Anyhow, after a brief lesson on the operational and safety features of the rapid-fire "machine de la sewing," C took to it like a Kentucky moonshine runner to a V8 Ford and was turning out pillow after pillow for her Webkinz petz in no time. She has since graduated to piecing together a quilt -- of sorts -- made out of material from our scrap material craft bin (what, you don't have a scrap material craft bin?)

Since I wasn't able to take the new machine apart to show C how a sewing machine actually works, the net provided me with the necessary info and then some. Found this graphic on Wiki that shows how a lockstitch is made, which solved a riddle and provided mere minutes of animated pleasure for the girls and I.

I've actually mandated C to learn the machine well enough to give dear old Dad a lesson in the coming days. She seems more than thrilled at the concept of teaching me how to operate a "power tool."

Maybe my days of duct taping the hem up on my Dockers are finally over?

3 comments:

Penny said...

Good job, dad. I should warn you, however, people who quilt generally don't "do" hems.

OKDad said...

Is it beneath a quilter to do a hem or is it just too much trouble to switch from one sewing mode to the next?

What about a button...or a Campfire badge?

Do Bernina and Pfaff folk mingle with Singer people, or is that verboten in sewing circles?

Guess there's more to learn about this sewing kick beyond the operation and safety procedures.

And here I was thinking the only thing I had to worry about was getting my finger sucked under that whoozeewhatsit and ending up with a few stitches across my index digit.

Maybe I'll just stick with my duct tape.

P.S. - I sure hope quilters have a sense of humor, otherwise I'm looking at a long line of flaming seamstresses.

Penny said...

Quilting is just so much fun - and the other stuff is work. It is a bit like having Da Vinci paint the garage... :)

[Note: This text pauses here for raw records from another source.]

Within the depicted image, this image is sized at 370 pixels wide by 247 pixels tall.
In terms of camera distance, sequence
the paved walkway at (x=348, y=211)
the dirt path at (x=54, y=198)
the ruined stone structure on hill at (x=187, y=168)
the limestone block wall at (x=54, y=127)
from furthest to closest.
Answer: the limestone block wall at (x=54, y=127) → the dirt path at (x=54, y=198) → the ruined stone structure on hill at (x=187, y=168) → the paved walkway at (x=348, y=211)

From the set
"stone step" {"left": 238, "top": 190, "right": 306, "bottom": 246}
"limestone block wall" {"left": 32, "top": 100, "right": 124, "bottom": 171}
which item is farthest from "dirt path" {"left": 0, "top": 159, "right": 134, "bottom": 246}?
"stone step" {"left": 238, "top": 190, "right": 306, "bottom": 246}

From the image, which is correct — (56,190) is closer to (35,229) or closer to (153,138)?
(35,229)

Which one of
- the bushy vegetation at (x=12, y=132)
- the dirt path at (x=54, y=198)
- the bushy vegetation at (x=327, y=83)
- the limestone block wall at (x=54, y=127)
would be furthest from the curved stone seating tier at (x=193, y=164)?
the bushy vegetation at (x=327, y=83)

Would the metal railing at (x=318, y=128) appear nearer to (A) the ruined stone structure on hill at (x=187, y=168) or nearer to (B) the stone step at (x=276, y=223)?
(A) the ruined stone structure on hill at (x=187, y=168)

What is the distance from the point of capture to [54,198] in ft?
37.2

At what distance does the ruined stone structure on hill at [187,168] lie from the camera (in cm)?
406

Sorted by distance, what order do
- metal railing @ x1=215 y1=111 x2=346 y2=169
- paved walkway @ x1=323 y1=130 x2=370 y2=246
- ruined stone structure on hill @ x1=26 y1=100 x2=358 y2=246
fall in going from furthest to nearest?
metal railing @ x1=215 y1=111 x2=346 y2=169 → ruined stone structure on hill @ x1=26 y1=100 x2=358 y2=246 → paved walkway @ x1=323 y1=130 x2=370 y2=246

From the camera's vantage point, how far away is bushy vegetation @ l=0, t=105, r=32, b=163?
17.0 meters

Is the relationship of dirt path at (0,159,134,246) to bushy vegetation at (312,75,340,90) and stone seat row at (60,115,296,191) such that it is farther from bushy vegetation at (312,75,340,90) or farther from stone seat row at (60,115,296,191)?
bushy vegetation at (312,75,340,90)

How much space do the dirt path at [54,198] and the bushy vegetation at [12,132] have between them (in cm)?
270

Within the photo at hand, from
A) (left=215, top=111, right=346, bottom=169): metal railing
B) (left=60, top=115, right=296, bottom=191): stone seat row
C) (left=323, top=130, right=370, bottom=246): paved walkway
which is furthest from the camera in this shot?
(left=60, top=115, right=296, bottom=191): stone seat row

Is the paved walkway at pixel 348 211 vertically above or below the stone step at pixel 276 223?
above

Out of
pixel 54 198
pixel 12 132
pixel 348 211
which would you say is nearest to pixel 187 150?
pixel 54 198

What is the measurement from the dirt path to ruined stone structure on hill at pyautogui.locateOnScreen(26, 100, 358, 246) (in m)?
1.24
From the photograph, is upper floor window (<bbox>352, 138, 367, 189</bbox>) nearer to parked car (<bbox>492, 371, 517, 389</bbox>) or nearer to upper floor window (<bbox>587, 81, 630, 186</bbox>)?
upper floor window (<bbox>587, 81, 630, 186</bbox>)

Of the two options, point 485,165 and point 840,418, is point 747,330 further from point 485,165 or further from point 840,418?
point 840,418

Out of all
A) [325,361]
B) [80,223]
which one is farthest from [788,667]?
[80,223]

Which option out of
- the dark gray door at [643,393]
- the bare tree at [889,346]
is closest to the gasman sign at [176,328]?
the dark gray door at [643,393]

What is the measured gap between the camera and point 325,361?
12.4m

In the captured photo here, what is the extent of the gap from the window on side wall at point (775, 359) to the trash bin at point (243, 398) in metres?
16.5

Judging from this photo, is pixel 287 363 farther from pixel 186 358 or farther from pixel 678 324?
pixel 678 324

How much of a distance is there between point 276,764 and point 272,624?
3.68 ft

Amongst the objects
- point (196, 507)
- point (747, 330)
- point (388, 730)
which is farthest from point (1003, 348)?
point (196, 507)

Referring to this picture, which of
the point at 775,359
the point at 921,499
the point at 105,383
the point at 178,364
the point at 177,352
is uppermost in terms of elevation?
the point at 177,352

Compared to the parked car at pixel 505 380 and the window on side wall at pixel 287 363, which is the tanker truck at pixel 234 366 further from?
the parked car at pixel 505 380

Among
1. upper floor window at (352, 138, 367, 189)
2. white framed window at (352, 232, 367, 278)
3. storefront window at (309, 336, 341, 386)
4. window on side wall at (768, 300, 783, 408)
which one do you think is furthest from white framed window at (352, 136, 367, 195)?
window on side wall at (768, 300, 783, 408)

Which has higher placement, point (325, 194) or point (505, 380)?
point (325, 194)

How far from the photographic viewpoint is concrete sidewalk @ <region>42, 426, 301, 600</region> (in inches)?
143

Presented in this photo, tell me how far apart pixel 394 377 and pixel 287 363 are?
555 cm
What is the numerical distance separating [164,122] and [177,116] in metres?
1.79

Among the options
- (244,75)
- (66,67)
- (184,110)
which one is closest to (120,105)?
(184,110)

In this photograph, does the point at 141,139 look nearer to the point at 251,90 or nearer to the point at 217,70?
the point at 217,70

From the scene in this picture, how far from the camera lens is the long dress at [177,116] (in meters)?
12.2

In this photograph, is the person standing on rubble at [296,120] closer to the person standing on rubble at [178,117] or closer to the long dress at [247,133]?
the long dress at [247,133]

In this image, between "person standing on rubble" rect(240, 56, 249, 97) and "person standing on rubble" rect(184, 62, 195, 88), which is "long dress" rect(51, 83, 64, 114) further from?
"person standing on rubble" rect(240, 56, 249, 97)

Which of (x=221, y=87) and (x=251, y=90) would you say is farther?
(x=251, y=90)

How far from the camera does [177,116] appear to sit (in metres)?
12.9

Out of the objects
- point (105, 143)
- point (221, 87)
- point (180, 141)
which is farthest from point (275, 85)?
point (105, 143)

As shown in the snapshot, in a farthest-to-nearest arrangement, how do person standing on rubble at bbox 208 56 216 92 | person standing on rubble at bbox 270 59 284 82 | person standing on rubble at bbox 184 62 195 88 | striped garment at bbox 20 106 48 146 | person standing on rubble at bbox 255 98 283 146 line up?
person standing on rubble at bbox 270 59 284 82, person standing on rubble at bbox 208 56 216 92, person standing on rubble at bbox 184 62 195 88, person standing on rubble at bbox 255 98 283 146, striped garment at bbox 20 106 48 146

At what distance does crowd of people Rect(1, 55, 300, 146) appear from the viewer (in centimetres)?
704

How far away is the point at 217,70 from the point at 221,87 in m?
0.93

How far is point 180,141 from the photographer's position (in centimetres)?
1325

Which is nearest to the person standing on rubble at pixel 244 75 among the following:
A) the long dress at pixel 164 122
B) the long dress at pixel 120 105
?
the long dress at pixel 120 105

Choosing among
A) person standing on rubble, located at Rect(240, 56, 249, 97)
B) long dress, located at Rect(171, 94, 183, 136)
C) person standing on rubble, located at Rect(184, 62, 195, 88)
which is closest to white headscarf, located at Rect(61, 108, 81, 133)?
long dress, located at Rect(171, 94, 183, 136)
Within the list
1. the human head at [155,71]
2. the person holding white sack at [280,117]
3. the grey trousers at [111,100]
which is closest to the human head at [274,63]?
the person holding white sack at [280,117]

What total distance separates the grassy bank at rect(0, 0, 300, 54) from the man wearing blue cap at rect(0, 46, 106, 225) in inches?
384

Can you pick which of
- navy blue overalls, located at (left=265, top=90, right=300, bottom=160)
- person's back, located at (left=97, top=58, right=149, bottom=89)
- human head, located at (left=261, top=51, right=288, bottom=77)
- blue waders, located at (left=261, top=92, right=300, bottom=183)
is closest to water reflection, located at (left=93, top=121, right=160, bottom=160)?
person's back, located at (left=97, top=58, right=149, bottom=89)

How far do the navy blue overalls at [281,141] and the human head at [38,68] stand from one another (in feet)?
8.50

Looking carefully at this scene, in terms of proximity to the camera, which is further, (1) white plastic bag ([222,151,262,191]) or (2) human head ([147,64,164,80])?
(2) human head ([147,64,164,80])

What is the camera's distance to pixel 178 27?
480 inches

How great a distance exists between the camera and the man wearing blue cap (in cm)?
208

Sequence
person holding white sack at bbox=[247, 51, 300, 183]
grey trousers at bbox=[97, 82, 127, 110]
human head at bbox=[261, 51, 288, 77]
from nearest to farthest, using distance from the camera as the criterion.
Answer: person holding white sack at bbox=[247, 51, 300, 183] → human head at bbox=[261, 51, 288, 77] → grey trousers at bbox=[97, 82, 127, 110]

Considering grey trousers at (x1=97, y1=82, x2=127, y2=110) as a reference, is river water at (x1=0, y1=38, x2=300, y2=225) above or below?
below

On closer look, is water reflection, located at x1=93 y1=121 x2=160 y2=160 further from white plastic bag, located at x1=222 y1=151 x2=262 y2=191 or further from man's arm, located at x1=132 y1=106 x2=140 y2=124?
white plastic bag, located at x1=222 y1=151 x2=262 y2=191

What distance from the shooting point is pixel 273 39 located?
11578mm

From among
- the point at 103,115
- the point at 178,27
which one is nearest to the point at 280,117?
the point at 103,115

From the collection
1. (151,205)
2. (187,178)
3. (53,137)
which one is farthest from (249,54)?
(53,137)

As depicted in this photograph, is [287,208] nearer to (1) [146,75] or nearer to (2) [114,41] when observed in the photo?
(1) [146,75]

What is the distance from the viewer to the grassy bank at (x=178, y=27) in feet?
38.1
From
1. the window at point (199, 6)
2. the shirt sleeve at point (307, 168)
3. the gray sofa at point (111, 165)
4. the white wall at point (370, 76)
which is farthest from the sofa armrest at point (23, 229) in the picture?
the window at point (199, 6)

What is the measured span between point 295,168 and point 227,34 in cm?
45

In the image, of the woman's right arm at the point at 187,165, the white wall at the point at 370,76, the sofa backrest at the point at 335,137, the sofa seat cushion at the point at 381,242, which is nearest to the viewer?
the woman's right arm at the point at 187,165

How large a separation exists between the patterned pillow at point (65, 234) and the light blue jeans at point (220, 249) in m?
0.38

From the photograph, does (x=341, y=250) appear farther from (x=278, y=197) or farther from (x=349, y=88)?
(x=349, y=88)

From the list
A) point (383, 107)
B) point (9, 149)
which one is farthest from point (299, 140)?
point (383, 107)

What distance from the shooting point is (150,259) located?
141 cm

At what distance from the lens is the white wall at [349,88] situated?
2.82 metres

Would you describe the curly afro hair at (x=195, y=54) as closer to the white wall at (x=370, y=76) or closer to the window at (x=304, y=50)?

Yeah, quilters mingle no matter what sewing machines. The biggest divide might be the art quilters and the rest of them but even that is not a particularly huge divide unless you get into politics. The art quilters are blue leaning and the red quilters tend to be Palin girls. But that is not hard and fast...

All of them can help you clean up the blood from the needle so you've got that going for you.

I read recently that a study showed that needlework was an activity that lowered your heart beat and dropped your blood pressure as compared to other activities such as reading a paper, playing cards or playing a video game. A lot of us find it to be a heck of lot cheaper than therapy.

Some have a sense of humor and some don't. We ALL like chocolate.